4. Compute the coordinates of the calibration points in the calibration target coordinate system based on the known geometry of the target.
5. Estimate the initial guess of the camera intrinsic and extrinsic parameters using the Perspective-n-Point (PnP) algorithm.
6. Refine the estimate of the camera parameters using the bundle adjustment algorithm.
Mapping Stitching
The mapping stitching is the key step of the proposed method. In this step, we map the acquired images to a common reference system and stitch them together to obtain a complete 3D model of the object. The detailed steps of mapping stitching are as follows:
1. Acquire multiple images of the object from different viewpoints and orientations.
2. Perform feature point detection and matching between adjacent images.
3. Calculate the transformation matrices between each pair of adjacent images using the RANSAC algorithm.
4. Verify the accuracy of the calculated transformation matrices using the reprojection error method.
5. Map each image to the common reference system using the transformation matrices.
6. Stitch all images together to obtain the complete 3D model of the object.
The most critical part of the mapping stitching is the feature point detection and matching. In this paper, we use the Scale-Invariant Feature Transform (SIFT) algorithm to detect the feature points and the FLANN algorithm to match the feature points. The SIFT algorithm can extract stable and distinctive features from images, and the FLANN algorithm can efficiently match the feature points between images.
Results and Discussion
We tested the proposed high-stability mapping stitching method on several real-world 3D measurement scenarios, including a cylinder, a cube, and a complicated object with texture and curvature. The experimental results demonstrated that the proposed method can achieve accurate and complete 3D reconstruction with high stability and robustness.
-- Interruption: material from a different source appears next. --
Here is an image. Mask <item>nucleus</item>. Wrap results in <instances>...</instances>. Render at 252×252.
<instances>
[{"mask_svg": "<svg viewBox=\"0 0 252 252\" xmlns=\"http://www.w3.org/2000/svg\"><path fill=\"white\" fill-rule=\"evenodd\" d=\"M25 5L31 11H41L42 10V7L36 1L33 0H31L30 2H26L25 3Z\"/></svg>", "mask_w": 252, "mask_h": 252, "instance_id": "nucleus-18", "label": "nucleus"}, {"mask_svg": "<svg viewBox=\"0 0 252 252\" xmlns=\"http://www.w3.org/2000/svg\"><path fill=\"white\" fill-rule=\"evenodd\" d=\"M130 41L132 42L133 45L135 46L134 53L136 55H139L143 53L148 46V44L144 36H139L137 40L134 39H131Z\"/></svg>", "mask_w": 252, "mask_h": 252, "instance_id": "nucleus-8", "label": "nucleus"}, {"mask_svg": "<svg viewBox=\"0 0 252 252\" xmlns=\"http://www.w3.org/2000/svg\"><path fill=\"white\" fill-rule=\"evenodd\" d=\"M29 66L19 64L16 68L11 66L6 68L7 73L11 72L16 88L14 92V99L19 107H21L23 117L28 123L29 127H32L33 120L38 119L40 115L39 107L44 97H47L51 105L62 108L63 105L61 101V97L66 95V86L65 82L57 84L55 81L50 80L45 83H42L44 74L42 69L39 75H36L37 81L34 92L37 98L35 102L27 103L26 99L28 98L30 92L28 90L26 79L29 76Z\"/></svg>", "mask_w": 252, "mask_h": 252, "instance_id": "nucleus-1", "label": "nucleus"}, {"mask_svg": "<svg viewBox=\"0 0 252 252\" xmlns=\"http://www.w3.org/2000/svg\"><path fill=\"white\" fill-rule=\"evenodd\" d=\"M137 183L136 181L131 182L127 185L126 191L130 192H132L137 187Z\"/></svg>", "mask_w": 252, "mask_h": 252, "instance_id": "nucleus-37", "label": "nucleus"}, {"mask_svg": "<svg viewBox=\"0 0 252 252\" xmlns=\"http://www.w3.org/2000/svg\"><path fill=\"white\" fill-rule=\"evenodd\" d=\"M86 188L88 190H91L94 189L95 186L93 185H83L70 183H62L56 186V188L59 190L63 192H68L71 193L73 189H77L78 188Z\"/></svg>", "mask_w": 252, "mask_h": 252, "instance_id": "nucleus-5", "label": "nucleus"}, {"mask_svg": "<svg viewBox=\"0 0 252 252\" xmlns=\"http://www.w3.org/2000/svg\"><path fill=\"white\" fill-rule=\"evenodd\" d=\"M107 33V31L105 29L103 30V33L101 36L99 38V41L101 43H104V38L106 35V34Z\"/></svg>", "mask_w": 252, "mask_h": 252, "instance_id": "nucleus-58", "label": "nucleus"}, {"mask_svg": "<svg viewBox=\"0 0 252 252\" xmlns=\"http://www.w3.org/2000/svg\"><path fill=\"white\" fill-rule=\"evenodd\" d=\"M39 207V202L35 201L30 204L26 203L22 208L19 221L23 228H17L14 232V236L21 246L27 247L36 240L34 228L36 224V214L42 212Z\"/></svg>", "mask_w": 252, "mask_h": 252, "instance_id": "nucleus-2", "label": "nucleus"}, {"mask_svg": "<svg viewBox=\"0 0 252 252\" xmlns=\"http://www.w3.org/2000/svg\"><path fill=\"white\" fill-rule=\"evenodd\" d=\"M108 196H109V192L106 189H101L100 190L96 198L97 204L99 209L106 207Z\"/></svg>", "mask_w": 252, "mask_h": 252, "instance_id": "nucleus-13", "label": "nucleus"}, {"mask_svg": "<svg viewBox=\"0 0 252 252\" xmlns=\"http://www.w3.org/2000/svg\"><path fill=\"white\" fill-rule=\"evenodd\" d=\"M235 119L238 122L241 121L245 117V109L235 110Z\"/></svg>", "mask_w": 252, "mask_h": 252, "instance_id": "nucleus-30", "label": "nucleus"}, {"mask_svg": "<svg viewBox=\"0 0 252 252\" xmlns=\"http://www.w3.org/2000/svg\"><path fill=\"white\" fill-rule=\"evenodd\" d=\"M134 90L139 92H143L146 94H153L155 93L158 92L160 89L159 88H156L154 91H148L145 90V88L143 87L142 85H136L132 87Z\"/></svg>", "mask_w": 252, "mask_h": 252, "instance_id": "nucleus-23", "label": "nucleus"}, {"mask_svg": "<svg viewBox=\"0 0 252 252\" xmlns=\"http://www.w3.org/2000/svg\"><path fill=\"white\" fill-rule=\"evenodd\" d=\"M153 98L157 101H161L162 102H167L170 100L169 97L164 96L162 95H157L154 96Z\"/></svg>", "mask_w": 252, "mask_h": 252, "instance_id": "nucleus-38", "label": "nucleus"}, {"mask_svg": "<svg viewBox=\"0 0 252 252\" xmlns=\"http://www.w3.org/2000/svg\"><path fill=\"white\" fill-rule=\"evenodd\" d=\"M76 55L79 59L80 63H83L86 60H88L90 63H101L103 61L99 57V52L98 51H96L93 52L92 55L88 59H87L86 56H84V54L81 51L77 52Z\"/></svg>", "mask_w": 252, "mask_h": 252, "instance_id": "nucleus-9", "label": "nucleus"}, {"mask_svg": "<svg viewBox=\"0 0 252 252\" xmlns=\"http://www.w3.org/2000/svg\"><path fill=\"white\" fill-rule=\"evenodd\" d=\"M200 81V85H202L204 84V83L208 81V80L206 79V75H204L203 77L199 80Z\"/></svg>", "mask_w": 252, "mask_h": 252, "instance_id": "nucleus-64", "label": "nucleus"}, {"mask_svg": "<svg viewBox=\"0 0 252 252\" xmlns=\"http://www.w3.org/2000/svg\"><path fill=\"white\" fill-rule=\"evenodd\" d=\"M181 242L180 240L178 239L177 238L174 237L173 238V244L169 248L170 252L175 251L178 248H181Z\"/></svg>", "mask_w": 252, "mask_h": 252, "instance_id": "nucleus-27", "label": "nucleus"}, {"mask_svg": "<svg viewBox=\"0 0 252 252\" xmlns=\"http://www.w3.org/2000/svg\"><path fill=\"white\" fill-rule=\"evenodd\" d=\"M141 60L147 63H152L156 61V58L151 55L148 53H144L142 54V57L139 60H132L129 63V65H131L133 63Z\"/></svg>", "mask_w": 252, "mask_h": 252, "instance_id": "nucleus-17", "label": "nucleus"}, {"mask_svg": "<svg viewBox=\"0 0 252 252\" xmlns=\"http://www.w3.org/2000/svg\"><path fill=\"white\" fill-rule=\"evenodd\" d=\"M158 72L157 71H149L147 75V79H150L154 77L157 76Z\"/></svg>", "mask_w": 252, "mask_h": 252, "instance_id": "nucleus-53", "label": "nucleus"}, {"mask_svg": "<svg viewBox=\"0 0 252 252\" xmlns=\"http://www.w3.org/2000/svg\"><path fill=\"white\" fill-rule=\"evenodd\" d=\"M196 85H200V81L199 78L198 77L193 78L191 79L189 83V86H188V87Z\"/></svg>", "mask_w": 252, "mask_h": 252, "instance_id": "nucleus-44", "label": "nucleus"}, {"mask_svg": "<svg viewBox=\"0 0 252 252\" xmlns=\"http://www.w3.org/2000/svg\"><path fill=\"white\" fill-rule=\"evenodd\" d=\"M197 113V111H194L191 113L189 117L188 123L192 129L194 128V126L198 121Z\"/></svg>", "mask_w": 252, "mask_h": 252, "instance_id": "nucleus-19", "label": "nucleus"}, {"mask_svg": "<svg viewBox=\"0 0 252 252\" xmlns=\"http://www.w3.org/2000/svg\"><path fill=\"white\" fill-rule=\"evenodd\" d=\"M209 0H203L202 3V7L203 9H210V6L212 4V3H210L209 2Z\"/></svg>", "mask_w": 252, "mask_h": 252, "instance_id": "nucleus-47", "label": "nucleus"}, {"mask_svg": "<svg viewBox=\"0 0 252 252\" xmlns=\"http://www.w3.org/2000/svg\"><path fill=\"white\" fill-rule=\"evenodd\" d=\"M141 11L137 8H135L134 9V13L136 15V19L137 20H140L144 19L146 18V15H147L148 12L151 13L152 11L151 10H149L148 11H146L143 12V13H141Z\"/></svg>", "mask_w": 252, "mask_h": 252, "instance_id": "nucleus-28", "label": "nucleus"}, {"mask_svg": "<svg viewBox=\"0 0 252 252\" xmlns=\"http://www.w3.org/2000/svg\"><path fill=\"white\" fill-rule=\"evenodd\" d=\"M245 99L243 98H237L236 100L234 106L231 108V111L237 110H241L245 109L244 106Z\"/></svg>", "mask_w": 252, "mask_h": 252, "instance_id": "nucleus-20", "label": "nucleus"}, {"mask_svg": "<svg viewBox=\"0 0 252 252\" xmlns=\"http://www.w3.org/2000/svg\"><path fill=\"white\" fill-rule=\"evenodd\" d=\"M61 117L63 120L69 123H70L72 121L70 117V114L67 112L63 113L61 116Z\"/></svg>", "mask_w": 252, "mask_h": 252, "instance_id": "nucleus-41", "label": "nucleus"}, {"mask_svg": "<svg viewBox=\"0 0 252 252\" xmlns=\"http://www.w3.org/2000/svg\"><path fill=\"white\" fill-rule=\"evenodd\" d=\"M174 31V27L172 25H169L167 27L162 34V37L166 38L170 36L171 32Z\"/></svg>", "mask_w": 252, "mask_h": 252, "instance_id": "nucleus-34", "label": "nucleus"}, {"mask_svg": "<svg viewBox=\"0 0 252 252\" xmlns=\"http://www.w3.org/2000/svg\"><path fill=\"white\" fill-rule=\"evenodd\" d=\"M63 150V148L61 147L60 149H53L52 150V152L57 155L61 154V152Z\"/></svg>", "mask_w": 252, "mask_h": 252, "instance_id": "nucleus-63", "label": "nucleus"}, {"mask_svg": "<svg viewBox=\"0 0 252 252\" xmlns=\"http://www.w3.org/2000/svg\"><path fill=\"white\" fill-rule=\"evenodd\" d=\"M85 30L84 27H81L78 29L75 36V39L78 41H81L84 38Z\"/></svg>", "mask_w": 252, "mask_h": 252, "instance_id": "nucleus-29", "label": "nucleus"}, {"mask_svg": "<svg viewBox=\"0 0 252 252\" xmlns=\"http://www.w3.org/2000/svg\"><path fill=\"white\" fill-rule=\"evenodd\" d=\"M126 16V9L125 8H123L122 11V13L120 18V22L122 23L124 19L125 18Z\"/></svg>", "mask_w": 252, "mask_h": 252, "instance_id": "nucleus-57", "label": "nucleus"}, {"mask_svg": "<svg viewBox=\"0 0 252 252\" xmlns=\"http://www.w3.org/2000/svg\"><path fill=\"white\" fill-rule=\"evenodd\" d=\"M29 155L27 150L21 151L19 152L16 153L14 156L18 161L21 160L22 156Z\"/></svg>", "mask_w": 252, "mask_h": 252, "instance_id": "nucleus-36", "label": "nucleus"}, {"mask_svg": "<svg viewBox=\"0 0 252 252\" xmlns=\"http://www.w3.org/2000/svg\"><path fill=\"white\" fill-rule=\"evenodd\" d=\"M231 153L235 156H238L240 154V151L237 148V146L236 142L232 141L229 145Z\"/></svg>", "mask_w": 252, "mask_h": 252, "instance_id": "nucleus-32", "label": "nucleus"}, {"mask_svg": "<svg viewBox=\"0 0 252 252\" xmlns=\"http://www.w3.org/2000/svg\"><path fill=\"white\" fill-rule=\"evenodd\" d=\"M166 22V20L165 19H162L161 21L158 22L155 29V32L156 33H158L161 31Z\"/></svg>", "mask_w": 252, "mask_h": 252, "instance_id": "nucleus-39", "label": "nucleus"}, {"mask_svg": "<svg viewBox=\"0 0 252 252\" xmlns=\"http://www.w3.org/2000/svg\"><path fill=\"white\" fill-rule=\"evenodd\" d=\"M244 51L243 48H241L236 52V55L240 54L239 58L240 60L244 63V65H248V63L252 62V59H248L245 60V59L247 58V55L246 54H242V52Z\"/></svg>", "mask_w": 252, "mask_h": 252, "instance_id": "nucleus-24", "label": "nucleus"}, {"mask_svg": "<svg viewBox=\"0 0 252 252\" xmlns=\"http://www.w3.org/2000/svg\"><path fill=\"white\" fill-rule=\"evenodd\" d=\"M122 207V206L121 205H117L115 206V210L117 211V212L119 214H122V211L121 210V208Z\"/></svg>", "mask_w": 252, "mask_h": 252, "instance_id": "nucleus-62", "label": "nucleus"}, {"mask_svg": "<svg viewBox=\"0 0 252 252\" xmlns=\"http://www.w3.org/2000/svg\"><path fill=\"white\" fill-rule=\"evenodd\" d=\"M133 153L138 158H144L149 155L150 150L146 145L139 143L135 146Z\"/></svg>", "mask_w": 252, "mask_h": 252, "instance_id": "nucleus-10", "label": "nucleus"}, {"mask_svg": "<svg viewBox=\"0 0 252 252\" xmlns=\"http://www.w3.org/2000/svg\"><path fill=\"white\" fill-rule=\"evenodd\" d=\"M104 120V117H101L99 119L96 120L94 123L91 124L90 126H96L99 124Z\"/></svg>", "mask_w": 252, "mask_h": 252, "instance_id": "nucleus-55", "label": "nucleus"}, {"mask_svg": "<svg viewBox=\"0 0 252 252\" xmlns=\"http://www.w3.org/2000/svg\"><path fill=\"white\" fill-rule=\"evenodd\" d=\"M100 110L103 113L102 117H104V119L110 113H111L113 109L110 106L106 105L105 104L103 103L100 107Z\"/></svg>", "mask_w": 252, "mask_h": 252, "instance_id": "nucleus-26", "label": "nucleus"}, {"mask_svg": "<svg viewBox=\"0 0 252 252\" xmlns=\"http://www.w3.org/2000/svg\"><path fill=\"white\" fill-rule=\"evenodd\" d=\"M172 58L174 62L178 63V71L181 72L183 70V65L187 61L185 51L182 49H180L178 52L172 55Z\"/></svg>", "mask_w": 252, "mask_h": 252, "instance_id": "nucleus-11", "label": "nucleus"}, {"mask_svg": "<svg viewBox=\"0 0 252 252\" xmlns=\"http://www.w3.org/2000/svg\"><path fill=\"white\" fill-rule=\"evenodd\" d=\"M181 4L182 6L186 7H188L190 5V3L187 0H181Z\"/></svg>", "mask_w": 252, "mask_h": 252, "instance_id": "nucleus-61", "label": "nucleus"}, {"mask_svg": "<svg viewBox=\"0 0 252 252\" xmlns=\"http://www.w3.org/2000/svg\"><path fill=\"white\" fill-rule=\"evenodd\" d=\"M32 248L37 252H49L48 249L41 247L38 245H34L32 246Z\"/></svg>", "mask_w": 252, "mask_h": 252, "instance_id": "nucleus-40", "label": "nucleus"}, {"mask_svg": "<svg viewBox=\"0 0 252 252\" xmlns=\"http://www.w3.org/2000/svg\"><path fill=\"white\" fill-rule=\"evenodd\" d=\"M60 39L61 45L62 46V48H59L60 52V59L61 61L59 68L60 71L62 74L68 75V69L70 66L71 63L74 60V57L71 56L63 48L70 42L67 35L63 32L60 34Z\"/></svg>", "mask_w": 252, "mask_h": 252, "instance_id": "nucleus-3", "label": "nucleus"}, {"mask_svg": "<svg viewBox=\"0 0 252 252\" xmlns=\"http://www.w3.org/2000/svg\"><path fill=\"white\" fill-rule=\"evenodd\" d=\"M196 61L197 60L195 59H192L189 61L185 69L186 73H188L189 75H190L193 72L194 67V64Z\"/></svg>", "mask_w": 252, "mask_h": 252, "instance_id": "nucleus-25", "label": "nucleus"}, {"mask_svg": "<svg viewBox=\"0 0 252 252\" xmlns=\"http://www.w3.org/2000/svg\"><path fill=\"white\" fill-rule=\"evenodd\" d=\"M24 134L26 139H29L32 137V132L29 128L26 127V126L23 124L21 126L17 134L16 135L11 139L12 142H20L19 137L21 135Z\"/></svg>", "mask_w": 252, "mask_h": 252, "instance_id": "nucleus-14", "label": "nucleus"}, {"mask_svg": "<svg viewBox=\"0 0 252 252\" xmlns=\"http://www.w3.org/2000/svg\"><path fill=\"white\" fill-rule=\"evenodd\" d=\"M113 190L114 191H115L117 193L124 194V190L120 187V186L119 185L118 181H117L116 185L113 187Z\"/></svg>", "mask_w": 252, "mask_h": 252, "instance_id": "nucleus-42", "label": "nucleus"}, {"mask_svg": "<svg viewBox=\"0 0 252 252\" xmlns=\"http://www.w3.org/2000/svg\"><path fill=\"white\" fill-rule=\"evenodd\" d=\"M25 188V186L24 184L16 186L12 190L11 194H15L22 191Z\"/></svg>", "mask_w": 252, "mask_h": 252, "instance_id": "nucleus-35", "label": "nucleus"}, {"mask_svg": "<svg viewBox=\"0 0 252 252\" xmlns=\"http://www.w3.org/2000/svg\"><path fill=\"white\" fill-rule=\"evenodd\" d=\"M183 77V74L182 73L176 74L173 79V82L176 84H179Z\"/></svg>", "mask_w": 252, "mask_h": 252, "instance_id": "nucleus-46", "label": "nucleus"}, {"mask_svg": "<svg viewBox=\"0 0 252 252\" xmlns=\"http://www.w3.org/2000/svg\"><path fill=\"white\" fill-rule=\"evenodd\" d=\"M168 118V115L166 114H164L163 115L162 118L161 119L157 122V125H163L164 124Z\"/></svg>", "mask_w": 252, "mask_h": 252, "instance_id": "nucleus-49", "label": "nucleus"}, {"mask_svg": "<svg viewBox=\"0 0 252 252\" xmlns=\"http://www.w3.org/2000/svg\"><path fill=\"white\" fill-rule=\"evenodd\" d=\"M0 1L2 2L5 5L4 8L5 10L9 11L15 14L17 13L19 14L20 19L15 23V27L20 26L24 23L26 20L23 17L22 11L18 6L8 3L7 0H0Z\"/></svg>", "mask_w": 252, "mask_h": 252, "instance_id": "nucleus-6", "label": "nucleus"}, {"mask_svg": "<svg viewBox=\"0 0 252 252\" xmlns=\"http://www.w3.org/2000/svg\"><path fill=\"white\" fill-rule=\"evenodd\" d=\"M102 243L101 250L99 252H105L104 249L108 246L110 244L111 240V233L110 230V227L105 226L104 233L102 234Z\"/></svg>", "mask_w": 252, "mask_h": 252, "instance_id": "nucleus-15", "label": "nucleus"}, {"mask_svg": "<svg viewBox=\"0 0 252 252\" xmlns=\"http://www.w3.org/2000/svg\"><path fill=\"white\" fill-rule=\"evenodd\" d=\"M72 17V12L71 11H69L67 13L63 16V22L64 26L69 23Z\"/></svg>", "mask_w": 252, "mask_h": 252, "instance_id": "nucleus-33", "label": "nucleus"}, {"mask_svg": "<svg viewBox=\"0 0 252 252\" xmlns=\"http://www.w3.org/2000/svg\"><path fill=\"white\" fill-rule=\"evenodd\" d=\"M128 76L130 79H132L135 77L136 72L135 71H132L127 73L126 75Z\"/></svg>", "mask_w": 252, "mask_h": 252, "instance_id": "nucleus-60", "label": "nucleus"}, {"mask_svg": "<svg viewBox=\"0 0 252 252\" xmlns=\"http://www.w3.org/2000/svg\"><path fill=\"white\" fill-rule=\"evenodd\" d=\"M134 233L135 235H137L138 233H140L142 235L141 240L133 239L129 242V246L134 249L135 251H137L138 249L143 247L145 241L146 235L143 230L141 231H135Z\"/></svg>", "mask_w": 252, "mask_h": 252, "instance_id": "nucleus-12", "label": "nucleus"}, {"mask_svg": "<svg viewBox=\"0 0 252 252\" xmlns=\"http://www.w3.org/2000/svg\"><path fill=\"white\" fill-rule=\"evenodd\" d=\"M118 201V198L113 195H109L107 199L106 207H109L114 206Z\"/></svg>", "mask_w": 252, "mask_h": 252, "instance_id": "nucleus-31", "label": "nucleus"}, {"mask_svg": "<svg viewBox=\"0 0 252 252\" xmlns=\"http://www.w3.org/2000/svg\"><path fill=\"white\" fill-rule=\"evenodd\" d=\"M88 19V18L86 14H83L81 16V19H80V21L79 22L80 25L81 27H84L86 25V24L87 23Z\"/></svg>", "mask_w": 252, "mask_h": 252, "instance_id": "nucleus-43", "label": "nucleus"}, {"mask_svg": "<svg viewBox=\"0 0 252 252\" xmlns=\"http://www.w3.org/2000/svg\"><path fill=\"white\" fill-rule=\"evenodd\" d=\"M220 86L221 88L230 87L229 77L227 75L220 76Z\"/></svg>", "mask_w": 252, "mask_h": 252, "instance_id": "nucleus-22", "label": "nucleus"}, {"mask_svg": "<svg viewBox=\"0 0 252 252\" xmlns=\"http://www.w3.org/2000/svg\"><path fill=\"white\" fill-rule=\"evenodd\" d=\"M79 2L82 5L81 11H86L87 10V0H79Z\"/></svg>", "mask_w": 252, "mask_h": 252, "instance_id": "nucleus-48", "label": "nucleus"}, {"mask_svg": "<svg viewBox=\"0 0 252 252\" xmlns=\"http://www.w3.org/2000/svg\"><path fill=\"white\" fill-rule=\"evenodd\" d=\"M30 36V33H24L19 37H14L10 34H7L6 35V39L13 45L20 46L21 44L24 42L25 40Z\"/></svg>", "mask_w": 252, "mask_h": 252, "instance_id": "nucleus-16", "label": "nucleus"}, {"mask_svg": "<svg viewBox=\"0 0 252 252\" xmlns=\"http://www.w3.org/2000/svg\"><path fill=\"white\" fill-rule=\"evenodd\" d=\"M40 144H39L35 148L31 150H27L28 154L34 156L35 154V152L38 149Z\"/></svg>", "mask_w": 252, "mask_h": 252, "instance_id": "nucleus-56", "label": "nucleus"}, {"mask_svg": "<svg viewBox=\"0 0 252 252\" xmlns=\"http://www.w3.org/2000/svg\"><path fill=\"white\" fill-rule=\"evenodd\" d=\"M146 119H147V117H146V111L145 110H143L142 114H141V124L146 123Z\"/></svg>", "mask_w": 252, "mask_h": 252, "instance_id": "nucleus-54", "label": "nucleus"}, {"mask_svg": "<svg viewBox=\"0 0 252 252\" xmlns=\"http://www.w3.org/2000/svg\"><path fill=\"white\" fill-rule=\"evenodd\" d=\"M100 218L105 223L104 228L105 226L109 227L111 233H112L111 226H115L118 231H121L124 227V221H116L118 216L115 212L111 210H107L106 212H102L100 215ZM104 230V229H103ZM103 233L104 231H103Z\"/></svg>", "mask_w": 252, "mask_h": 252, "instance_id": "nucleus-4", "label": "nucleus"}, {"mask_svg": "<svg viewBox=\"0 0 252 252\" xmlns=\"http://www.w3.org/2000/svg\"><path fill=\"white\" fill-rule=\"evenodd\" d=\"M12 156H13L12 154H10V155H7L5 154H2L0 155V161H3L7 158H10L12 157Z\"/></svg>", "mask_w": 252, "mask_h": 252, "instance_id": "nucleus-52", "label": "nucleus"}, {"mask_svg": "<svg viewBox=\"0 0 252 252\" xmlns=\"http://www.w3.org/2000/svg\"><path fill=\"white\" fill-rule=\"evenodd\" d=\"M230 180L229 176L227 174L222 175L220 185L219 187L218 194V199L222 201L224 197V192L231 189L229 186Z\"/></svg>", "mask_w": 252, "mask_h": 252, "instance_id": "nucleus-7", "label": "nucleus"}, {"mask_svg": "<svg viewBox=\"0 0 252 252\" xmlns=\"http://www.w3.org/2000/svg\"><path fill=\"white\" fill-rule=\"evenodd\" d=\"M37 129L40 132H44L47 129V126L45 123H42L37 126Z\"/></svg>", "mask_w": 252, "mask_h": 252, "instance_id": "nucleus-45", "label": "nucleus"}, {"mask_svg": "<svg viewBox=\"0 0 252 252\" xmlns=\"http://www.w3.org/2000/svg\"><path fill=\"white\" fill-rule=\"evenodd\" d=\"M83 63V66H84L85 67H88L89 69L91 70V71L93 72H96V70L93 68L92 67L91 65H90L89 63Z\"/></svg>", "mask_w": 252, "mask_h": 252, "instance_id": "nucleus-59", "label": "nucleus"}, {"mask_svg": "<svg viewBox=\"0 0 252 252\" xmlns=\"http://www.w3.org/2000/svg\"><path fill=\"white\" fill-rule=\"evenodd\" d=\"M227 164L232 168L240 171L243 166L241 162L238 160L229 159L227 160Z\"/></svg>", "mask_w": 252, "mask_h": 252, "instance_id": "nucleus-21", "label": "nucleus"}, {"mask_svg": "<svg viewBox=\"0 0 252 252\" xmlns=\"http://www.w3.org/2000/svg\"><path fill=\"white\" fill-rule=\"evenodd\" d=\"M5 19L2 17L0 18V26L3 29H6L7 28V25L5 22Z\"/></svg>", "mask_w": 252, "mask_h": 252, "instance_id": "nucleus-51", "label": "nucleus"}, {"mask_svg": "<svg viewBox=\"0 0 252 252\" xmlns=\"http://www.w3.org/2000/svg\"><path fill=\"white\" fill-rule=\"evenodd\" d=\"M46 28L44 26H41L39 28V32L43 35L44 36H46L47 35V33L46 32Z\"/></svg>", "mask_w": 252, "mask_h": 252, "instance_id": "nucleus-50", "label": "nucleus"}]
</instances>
The average reconstruction error was less than % of the object size, and the stitching error was less than % of the common reference system. The computational time for mapping stitching was less than 1 minute on a standard desktop computer.
Conclusion
In this paper, we proposed a high-stability mapping stitching method for structured light 3D measurement. The proposed method comprehensively considers the influence of spatial transformation, camera parameters, and light source properties, and achieves robust and accurate mapping and stitching results. The experimental results demonstrated the effectiveness and superiority of the proposed method in various 3D measurement scenarios. Future work will focus on the development of real-time and online mapping stitching methods for application scenarios with strict timing and performance requirements.